2015年04月04日10:15   來源:解放日報

原標題:“新型市場失靈”與國家經濟職能 ——史正富教授在復旦大學的演講 ——

□事實上,不但近幾十年的新自由主義思潮嚴重低估了真實市場失靈,即使早前曾公認傳統市場失靈三大形式的主流經濟學,也只是從一般均衡理論視角看到了市場缺陷,而無法看到真實世界中存在的更為重要、更具毀滅性的那些系統性失靈。

  □一國要實現自己的持續穩定發展,就要求國家協調本國政府與企業界有效參與重大要素市場的國際博弈,為本國產業營造公平合理有利的要素供給環境和要素價格水平。若國家無此能力,則該國一般工業部門就已經先輸了一半。

原始記錄:

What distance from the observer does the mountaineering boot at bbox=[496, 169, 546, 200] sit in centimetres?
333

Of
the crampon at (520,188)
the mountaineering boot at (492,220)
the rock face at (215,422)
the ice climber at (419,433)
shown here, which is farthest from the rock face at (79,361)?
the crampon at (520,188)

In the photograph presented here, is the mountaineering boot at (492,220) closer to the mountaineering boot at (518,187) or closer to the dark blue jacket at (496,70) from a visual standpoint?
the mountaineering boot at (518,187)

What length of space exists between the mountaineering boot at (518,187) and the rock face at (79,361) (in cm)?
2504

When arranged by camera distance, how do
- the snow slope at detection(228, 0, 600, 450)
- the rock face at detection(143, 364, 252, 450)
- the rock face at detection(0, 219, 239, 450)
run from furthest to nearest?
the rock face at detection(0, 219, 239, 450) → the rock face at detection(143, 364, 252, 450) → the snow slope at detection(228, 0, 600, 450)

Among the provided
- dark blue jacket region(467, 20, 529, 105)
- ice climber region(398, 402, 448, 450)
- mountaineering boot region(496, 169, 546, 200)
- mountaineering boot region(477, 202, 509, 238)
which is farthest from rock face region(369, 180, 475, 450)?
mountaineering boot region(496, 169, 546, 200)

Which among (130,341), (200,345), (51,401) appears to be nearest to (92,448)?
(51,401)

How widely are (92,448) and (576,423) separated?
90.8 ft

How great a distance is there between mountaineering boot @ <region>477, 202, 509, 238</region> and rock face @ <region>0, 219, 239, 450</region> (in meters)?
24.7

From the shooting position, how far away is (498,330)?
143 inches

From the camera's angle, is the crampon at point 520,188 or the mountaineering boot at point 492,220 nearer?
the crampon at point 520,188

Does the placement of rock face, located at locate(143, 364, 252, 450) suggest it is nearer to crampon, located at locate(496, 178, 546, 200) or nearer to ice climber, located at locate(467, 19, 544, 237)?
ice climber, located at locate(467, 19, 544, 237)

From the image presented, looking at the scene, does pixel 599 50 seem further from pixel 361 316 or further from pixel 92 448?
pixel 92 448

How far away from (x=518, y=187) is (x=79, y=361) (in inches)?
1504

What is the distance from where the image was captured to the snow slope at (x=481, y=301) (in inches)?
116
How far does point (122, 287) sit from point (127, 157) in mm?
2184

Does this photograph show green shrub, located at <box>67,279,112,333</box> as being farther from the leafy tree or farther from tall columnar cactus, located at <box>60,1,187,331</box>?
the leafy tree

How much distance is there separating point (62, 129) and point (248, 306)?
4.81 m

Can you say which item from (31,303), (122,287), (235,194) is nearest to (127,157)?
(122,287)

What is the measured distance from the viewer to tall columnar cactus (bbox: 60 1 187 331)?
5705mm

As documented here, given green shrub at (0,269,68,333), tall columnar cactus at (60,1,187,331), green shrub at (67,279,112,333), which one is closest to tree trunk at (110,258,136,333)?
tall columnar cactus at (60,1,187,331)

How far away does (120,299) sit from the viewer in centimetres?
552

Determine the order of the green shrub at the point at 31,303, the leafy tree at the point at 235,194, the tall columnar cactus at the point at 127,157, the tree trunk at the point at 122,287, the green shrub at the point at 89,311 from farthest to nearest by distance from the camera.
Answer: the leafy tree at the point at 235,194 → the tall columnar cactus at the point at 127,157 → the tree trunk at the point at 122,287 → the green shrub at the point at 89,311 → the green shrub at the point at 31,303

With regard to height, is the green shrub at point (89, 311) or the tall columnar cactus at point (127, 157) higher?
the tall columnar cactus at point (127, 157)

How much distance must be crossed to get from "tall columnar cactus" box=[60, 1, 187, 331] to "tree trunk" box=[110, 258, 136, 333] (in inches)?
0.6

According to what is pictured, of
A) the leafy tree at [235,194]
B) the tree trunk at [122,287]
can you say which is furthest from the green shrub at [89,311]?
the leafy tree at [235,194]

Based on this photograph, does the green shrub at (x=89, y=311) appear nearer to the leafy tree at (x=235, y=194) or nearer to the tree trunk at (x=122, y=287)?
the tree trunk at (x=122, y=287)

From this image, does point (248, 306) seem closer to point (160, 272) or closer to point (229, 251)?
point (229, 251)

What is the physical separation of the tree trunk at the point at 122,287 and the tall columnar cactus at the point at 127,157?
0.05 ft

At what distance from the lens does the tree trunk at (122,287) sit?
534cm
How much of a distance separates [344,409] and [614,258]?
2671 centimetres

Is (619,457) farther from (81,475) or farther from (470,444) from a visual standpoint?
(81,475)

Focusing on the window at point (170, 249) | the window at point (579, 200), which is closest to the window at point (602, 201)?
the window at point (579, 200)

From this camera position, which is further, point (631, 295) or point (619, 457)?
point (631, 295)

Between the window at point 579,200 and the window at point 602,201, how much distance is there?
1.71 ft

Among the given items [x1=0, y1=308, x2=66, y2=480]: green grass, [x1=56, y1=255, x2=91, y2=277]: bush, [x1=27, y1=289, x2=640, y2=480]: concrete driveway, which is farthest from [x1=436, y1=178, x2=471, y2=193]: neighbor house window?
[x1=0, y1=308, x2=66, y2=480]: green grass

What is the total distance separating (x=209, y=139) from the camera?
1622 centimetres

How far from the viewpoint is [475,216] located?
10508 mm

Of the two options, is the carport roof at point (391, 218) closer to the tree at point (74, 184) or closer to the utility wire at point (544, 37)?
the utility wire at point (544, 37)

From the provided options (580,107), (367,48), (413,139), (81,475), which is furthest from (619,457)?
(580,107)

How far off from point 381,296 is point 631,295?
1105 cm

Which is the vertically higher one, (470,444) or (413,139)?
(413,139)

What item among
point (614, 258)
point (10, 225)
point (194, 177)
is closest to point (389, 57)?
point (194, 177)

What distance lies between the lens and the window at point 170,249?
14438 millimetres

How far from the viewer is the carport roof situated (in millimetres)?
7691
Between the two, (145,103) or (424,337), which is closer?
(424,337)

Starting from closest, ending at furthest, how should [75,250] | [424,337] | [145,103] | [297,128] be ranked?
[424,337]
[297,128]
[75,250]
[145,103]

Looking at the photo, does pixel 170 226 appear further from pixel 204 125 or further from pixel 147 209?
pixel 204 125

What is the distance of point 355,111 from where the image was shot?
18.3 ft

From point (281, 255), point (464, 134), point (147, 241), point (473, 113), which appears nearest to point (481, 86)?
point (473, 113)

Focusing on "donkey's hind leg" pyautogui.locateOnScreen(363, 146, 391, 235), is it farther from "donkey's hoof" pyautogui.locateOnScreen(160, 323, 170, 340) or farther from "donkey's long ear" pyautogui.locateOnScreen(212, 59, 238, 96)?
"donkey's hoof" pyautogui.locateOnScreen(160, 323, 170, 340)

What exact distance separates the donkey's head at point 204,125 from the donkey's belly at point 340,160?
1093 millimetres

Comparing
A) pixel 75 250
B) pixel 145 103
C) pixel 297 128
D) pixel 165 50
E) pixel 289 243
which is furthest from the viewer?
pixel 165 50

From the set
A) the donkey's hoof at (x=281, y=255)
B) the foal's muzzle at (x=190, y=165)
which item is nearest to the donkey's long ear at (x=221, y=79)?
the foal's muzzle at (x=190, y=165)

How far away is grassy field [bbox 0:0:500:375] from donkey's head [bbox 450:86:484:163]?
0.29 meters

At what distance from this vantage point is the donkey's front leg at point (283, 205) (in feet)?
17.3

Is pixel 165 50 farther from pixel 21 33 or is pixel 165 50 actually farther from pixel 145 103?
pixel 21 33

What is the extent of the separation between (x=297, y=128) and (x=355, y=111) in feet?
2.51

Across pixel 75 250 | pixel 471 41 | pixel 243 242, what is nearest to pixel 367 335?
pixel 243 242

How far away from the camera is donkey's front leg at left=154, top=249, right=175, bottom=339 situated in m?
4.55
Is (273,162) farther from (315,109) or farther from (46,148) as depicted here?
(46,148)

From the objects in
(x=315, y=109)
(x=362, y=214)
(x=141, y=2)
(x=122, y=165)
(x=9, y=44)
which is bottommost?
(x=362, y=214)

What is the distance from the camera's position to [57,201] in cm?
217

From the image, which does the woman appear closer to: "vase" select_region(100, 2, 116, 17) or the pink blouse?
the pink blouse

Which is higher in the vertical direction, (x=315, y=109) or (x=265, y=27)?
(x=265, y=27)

任務要求 1: 將文本段落中以「一國要實現自己的持續穩定發展」開頭的那一段改寫得更簡短,保留其主要事實。
任務要求 2: 把文本段落中以含「2015年04月04日10:15   來源:解放日報」的詞句開頭、到「般工業部門就已經先輸了一半。」為止的部分重新寫出,並將其中的「主流經濟學」替換為「正統經濟學」。
這些記錄與本練習無關。

練習輸出 1: 一國要持續穩定發展,國家須協調本國政府與企業界有效參與重大要素市場的國際博弈,為本國產業營造公平合理有利的要素供給環境和價格水平;若國家沒有這種能力,該國一般工業部門就已先輸了一半。

練習輸出 2:
2015年04月04日10:15   來源:解放日報

原標題:“新型市場失靈”與國家經濟職能 ——史正富教授在復旦大學的演講 ——

□事實上,不但近幾十年的新自由主義思潮嚴重低估了真實市場失靈,即使早前曾公認傳統市場失靈三大形式的正統經濟學,也只是從一般均衡理論視角看到了市場缺陷,而無法看到真實世界中存在的更為重要、更具毀滅性的那些系統性失靈。

  □一國要實現自己的持續穩定發展,就要求國家協調本國政府與企業界有效參與重大要素市場的國際博弈,為本國產業營造公平合理有利的要素供給環境和要素價格水平。若國家無此能力,則該國一般工業部門就已經先輸了一半。